Which headline was written by a computer?

A: FIFA to Decide on 2022 World Cup in March
B: Decision in March on 48-team 2022 World Cup, Says Infantino

What’s new: Researchers at Primer, an AI-driven document analysis company, introduced an NLP-powered automatic headline generator. In an appealing twist, some articles that human publishers had tried to tart up with clickbait — for instance, You’ll Never Guess Which U.S. Counties Grew the Fastest — the model gave a sensible, informative headline: MacKenzie County in North Dakota Had Highest Population Growth in Entire U.S.

How it works: A headline is a very short document summary. Summarizers come in two flavors. Extractive models use only sentences or phrases from the text itself, building summaries that are closely related to the source but may be narrow or off-point. Abstractive models create new text based on an independent dictionary, synthesizing fresh but potentially confused summaries. Primer developed a hybrid model that generates abstractive headlines using vocabulary found in the document.

  • The authors fine-tuned a Bert Question-Answer model from Hugging Face on 1.5 million news story/headline pairs drawn from sources including the New York Times, BBC, and CBC.
  • The model frames headline generation as a series of question-answer tasks. The question is the beginning of the headline and the answer is the passage that makes up the next part. The model iterates this process sequentially through the document.
  • The researchers also adapted the model to create bullet-point summaries of news articles, financial reports, and even movie plots — though not perfect. For instance, it declared that the character named Maverick in the 1986 Tom Cruise hit Top Gun enters a romantic relationship with his co-pilot Goose, rather than his instructor, per the actual plot.

Results: Human evaluators each read 100 news stories and graded two accompanying headlines, one written by a person and the other by the model. The computer-generated headlines scored slightly better overall. The model performed best on short-form journalism but stumbled on longer articles, probably because key information in longer items is more spread out.

Behind the News: Earlier headline generation methods mostly use an encoder-decoder to produce abstractive results. Unlike the new model, the encoder-decoder approach can generate any possible headline but risks poor grammar, factual inaccuracy, and general incoherence.

Why it matters: Imagine a world without clickbait!

We’re wondering: The computer wrote option A. Did you guess correctly?

(CHECK YOUR UNDERSTANDING):
1 - According to the headline-generator article, how many news story/headline pairs were used to fine-tune the model?
2 - Summarize the headline-generator article in two sentences.
The listing after this text comes from a different source.

(COLLECTED DATA):

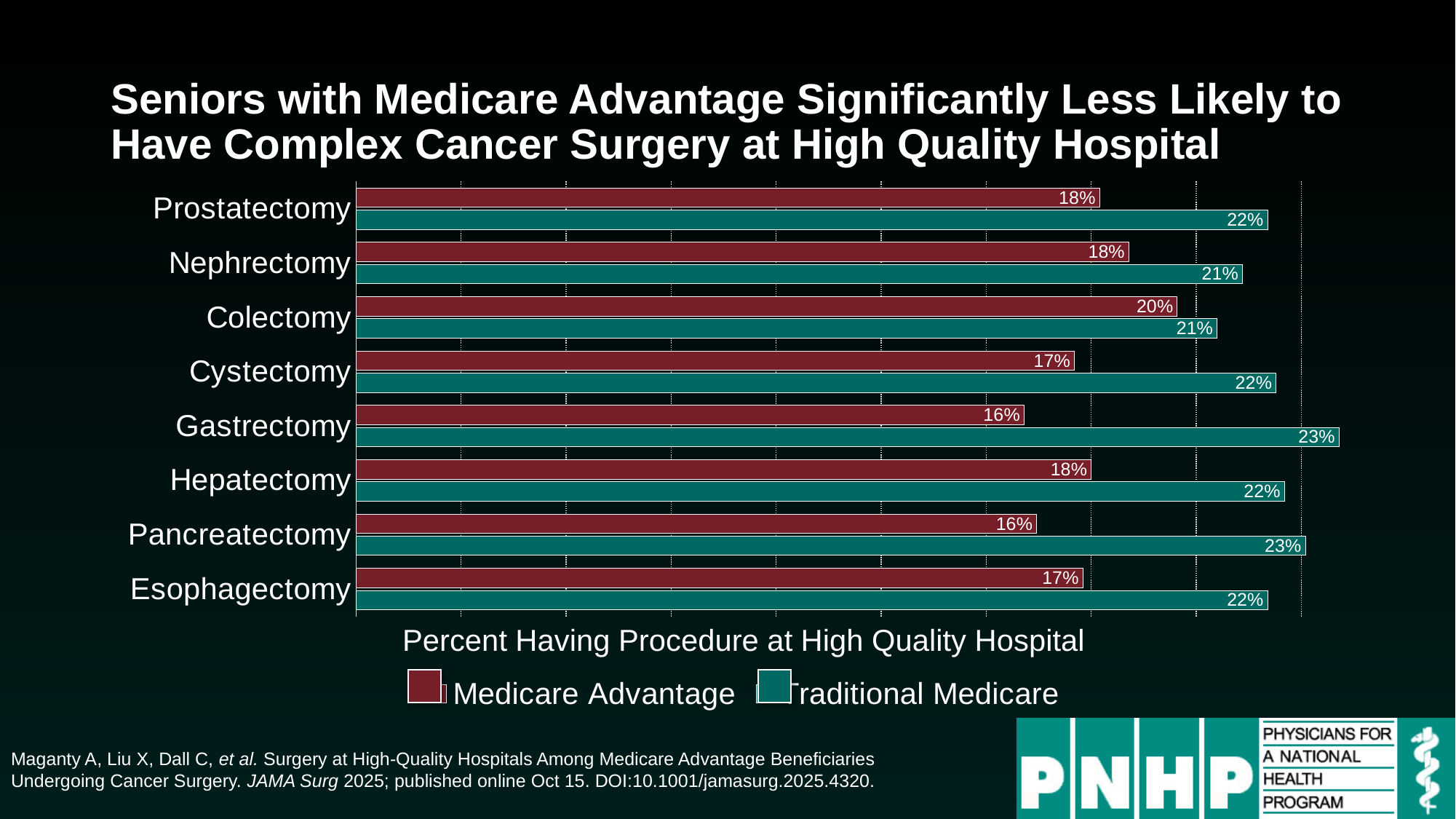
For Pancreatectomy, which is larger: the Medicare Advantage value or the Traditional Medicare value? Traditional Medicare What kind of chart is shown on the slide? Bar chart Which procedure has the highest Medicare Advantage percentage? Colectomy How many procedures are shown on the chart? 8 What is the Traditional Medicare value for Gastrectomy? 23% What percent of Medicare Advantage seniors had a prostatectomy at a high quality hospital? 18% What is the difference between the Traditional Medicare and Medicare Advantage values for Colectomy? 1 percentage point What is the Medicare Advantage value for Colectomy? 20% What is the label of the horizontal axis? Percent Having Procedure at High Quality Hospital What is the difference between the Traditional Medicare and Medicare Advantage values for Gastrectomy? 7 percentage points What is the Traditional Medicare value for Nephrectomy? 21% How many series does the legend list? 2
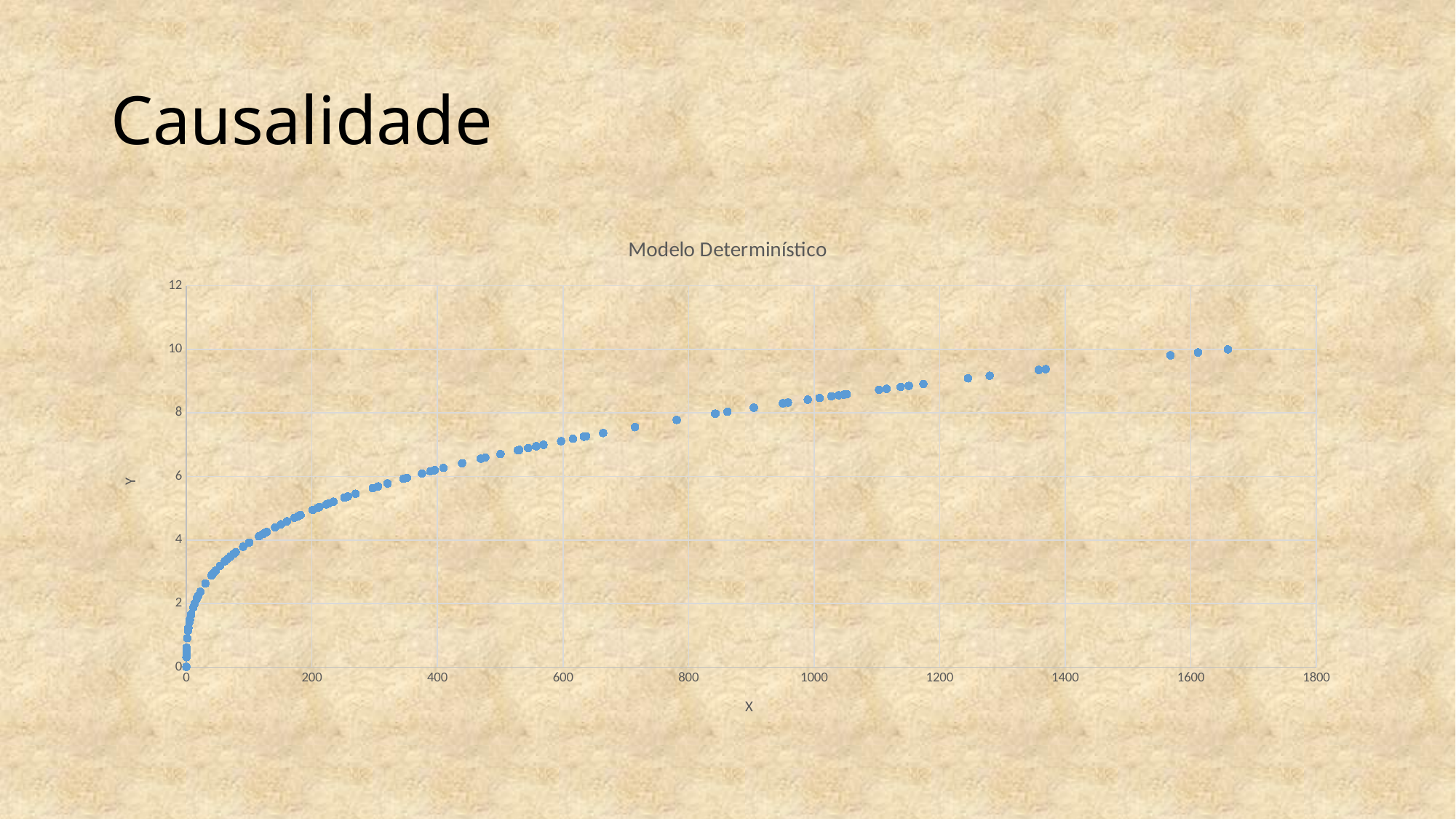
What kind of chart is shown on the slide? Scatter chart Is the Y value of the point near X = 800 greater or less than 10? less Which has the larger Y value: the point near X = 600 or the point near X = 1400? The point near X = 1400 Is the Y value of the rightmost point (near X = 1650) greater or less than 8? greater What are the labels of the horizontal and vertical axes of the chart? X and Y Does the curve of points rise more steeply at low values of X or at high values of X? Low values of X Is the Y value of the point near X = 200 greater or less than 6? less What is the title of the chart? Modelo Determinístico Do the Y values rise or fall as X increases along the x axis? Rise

(RESULTS):
1 - 1.5 million

2 - Researchers at Primer introduced an automatic headline generator that uses a hybrid model to write abstractive headlines with vocabulary found in the document, fine-tuned from a Bert Question-Answer model on 1.5 million news story/headline pairs. Human evaluators scored its headlines slightly better overall than those written by people, though the model performed best on short-form journalism and stumbled on longer articles.